Excerpt provided:
--- START ---
I think we all do! I personally feel as if Moffet has more or less given up... but there are a ton a good writers out there that would love a chance to write for DW... I think it's time Moffet hung up his typerwriter for awhile... you gave us some good show Moffet... some very memorable storylines, but we can tell you're tired and I think it's time to pass on the torch to someone who really cares about the characters and can make Capaldi shine as the Doctor.
It's less his flaws as a writer and more his flaws as a showrunner. He makes the larger scale creative decisions, but the individual writers write the episodes. I think the real flaw this season was the lack of clear characterization beyond the most superficial aspect of Clara (namely "She thinks she's the Doctor."). Clara has never been consistently written, but this season really took it to extremes, coming hot on the heels of last season and her supposedly having been almost destroyed by the experience of Danny's death. And ultimately, that falls on Moffat. Managing the continuity, having a clear sense of direction for the show, all of THAT is on Moffat. He gives the writers their marching orders, they go off and write an episode, and then he's supposed to be exercising quality control over them after the fact.
You know what it's really like? It's like every season with Clara she has "regenerated" a new personality with maybe only passing reference to what came before. Clara's the Impossible Girl! No, wait. Now she's a thrill-seeking adventure junkie, torn by her love of Danny Pink and her desire to continue adventuring with the Doctor, and ultimately shattered by Danny's death! No, wait. Now she's a wannabe Doctor herself, and basically acts just like the Doctor!
There are other things that have happened over the show during the Moffat period, and he's just totally abandoned/forgotten about them. Remember when Rory was an Auton? Then he somehow just...uh...wasn't, and managed to knock Amy up? Remember when Clara split into a billion aspects of the Doctor's timestream? Oops. Guess that doesn't matter anymore, either. Remember how Orson Pink -- Danny's descendant -- exists out there somewhere in time? We still don't know how he came to exist. Even in this season, we see the introduction of the Sandmen, the Morpheus pod, and their (literally) viral video message. Does any of this matter? Will it
ever be addressed again?
--- END ---
Exercise instructions: Quote the Doctor Who comments word for word, starting with "There are other" and going on through "be addressed again?". The listing is separate material with no connection to the Doctor Who comments.

Records supplied:
--- START ---
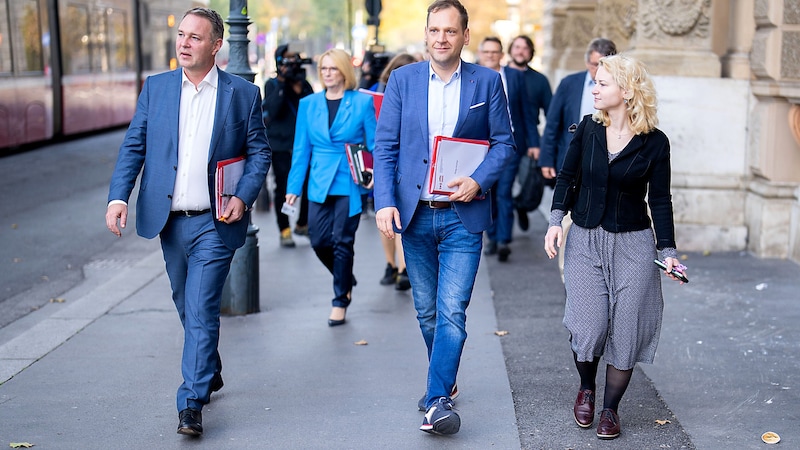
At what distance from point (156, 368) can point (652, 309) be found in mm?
2797

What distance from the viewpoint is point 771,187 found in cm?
955

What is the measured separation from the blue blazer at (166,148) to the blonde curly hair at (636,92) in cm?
168

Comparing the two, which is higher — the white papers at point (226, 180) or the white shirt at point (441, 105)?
the white shirt at point (441, 105)

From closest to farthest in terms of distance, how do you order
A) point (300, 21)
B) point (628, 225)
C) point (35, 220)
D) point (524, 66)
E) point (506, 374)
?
point (628, 225) < point (506, 374) < point (524, 66) < point (35, 220) < point (300, 21)

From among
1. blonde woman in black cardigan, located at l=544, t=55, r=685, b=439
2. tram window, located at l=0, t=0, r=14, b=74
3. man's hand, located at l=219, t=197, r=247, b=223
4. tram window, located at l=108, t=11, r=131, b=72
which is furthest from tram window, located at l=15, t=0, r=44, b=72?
blonde woman in black cardigan, located at l=544, t=55, r=685, b=439

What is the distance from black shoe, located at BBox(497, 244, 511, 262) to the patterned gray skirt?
192 inches

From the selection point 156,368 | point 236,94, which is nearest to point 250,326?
point 156,368

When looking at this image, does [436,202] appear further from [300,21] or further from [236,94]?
[300,21]

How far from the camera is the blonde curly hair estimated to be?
489 cm

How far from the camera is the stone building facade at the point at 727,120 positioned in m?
9.59

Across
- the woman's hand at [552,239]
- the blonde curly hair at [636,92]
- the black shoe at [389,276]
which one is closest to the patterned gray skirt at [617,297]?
the woman's hand at [552,239]

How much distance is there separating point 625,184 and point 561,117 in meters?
3.46

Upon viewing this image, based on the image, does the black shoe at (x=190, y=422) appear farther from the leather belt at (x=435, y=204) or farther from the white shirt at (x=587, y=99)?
the white shirt at (x=587, y=99)

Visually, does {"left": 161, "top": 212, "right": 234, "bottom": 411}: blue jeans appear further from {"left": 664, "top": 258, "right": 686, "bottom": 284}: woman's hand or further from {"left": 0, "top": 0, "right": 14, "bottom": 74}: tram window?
{"left": 0, "top": 0, "right": 14, "bottom": 74}: tram window
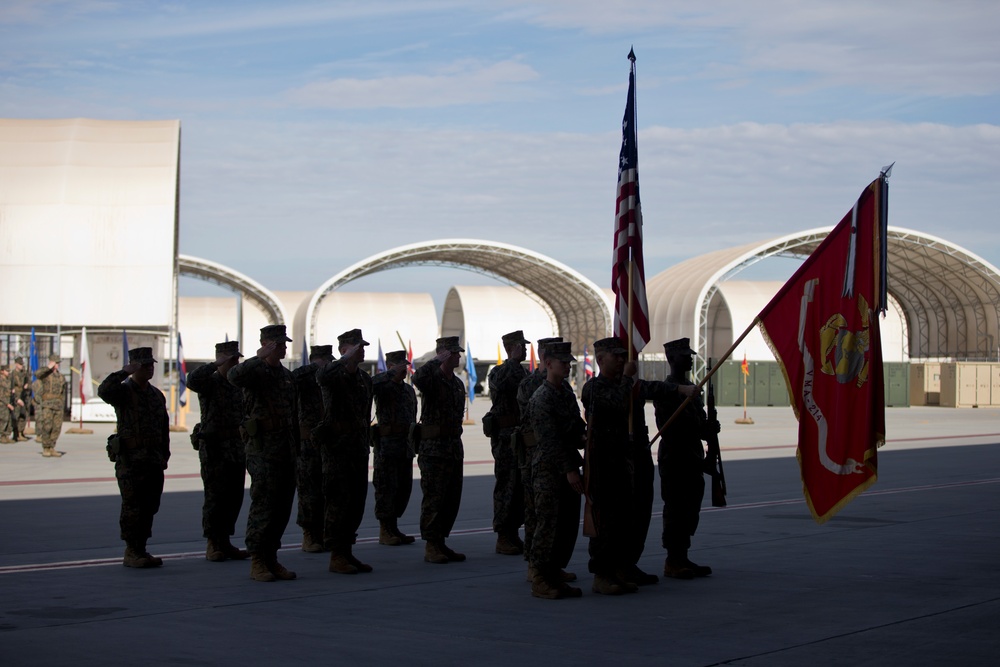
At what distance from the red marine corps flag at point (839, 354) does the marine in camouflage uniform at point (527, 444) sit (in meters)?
1.76

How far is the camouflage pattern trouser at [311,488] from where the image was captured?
10.1 metres

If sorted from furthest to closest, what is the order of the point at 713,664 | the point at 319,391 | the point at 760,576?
the point at 319,391, the point at 760,576, the point at 713,664

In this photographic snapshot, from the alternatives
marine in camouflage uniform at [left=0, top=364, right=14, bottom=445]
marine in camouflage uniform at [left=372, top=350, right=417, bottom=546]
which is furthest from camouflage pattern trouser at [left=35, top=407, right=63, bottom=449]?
marine in camouflage uniform at [left=372, top=350, right=417, bottom=546]

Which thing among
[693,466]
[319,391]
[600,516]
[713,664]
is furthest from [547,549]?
[319,391]

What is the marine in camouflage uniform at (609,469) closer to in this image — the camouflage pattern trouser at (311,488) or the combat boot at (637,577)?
the combat boot at (637,577)

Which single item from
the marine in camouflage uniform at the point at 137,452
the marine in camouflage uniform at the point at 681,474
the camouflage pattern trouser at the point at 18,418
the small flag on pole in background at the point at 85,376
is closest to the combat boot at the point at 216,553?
the marine in camouflage uniform at the point at 137,452

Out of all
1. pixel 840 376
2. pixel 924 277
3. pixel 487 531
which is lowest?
pixel 487 531

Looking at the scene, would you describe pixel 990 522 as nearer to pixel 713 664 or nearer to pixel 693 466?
pixel 693 466

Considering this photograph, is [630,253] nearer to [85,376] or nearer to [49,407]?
[49,407]

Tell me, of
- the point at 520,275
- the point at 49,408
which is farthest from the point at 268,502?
the point at 520,275

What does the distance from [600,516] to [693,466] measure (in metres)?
1.13

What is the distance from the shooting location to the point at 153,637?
6570mm

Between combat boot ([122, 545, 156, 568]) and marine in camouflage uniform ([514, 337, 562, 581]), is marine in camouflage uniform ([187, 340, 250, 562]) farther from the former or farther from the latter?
A: marine in camouflage uniform ([514, 337, 562, 581])

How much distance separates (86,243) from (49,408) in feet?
46.3
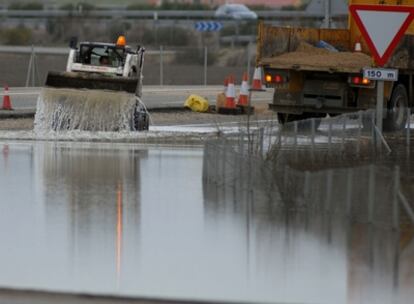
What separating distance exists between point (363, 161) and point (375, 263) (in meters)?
7.71

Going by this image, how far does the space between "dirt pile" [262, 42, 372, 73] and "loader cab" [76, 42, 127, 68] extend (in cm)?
379

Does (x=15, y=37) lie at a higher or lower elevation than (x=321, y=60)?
lower

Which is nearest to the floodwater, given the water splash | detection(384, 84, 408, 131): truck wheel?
the water splash

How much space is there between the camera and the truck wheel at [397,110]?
23.4 m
--- END ---
Task response:
There are other things that have happened over the show during the Moffat period, and he's just totally abandoned/forgotten about them. Remember when Rory was an Auton? Then he somehow just...uh...wasn't, and managed to knock Amy up? Remember when Clara split into a billion aspects of the Doctor's timestream? Oops. Guess that doesn't matter anymore, either. Remember how Orson Pink -- Danny's descendant -- exists out there somewhere in time? We still don't know how he came to exist. Even in this season, we see the introduction of the Sandmen, the Morpheus pod, and their (literally) viral video message. Does any of this matter? Will it
ever be addressed again?